## WHAT IS ASKED
Your task is to transcribe the entries below exactly, beginning with the line containing "Taking a look" and ending with the final line, and to add nothing else.
--- BEGIN ROWS ---
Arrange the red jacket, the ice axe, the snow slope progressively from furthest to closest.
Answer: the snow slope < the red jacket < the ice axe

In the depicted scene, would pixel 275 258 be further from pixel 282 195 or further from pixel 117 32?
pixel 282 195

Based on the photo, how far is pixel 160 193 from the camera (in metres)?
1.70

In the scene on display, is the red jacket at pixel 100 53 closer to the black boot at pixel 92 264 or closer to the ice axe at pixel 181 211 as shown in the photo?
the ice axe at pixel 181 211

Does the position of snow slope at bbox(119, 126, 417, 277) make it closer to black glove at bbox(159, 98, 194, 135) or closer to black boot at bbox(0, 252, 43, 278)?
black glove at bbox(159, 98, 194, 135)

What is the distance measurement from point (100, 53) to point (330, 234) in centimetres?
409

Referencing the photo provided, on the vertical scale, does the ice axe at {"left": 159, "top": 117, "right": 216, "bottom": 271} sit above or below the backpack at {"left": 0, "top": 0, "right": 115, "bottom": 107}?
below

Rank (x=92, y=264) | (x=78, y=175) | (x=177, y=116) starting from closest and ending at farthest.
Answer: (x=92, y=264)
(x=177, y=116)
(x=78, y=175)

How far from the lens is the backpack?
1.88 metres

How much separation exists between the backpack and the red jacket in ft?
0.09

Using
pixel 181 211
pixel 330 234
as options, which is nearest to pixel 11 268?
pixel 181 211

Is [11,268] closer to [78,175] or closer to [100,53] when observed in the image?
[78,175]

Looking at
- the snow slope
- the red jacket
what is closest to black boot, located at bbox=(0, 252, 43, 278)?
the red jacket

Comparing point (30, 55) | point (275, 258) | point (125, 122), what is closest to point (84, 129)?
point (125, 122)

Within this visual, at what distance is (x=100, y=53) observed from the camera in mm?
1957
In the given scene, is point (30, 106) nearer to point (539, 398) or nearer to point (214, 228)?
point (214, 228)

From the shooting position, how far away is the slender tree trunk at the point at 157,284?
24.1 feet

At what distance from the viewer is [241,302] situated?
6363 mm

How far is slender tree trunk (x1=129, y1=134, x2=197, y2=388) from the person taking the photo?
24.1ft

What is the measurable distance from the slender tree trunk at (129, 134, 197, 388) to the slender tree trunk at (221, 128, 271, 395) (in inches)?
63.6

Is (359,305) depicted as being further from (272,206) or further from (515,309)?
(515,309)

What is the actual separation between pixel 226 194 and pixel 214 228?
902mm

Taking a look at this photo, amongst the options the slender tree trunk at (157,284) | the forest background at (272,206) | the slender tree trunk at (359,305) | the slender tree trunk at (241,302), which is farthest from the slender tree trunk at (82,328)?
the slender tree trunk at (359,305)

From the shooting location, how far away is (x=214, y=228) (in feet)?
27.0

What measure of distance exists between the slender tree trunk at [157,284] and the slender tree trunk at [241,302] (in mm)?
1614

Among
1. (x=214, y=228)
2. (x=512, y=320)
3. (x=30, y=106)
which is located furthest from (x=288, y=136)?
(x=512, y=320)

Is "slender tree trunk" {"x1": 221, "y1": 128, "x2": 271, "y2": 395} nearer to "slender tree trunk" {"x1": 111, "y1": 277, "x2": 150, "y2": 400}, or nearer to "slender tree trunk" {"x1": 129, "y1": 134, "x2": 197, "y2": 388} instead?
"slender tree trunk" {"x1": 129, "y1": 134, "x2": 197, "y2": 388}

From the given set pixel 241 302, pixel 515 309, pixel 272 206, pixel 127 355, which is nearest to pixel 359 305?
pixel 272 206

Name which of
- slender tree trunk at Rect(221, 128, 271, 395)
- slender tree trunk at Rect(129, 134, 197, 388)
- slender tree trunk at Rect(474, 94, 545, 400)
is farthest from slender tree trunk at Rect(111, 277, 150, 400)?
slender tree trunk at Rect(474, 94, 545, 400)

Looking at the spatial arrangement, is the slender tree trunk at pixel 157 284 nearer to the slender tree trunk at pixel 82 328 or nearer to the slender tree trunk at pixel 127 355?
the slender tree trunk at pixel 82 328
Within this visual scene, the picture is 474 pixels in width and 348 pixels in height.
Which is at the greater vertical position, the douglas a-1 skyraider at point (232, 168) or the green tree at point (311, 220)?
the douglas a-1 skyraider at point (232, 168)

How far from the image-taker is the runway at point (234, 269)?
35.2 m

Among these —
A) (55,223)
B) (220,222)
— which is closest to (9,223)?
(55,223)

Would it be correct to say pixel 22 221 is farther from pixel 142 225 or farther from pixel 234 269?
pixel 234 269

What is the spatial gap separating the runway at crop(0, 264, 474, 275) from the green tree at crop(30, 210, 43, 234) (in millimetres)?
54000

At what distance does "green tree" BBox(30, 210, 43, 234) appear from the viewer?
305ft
--- END ROWS ---
## ANSWER BELOW
Taking a look at this photo, amongst the options the slender tree trunk at (157,284) | the forest background at (272,206) | the slender tree trunk at (359,305) | the slender tree trunk at (241,302), which is farthest from the slender tree trunk at (82,328)?
the slender tree trunk at (359,305)

From the shooting location, how far away is (x=214, y=228) (in feet)?
27.0

What measure of distance exists between the slender tree trunk at [157,284] and the slender tree trunk at [241,302] (in mm)?
1614

Among
1. (x=214, y=228)
2. (x=512, y=320)
3. (x=30, y=106)
which is located furthest from (x=288, y=136)?
(x=512, y=320)

Is "slender tree trunk" {"x1": 221, "y1": 128, "x2": 271, "y2": 395} nearer to "slender tree trunk" {"x1": 111, "y1": 277, "x2": 150, "y2": 400}, or nearer to "slender tree trunk" {"x1": 129, "y1": 134, "x2": 197, "y2": 388} instead?
"slender tree trunk" {"x1": 129, "y1": 134, "x2": 197, "y2": 388}

From the given set pixel 241 302, pixel 515 309, pixel 272 206, pixel 127 355, which is nearest to pixel 359 305?
pixel 272 206

Name which of
- slender tree trunk at Rect(221, 128, 271, 395)
- slender tree trunk at Rect(129, 134, 197, 388)
- slender tree trunk at Rect(474, 94, 545, 400)
is farthest from slender tree trunk at Rect(111, 277, 150, 400)?
slender tree trunk at Rect(474, 94, 545, 400)

Looking at the spatial arrangement, is the slender tree trunk at pixel 157 284 nearer to the slender tree trunk at pixel 82 328 or nearer to the slender tree trunk at pixel 127 355?
the slender tree trunk at pixel 82 328
Within this visual scene, the picture is 474 pixels in width and 348 pixels in height.
Which is at the greater vertical position, the douglas a-1 skyraider at point (232, 168) or the green tree at point (311, 220)?
the douglas a-1 skyraider at point (232, 168)

How far from the image-taker is the runway at point (234, 269)?
35.2 m

Among these —
A) (55,223)
B) (220,222)
— which is closest to (9,223)?
(55,223)

Would it be correct to say pixel 22 221 is farther from pixel 142 225 or farther from pixel 234 269?
pixel 234 269

What is the spatial gap separating the runway at crop(0, 264, 474, 275) from the green tree at crop(30, 210, 43, 234) (in millimetres)?
54000

At what distance does "green tree" BBox(30, 210, 43, 234) appear from the viewer?
305ft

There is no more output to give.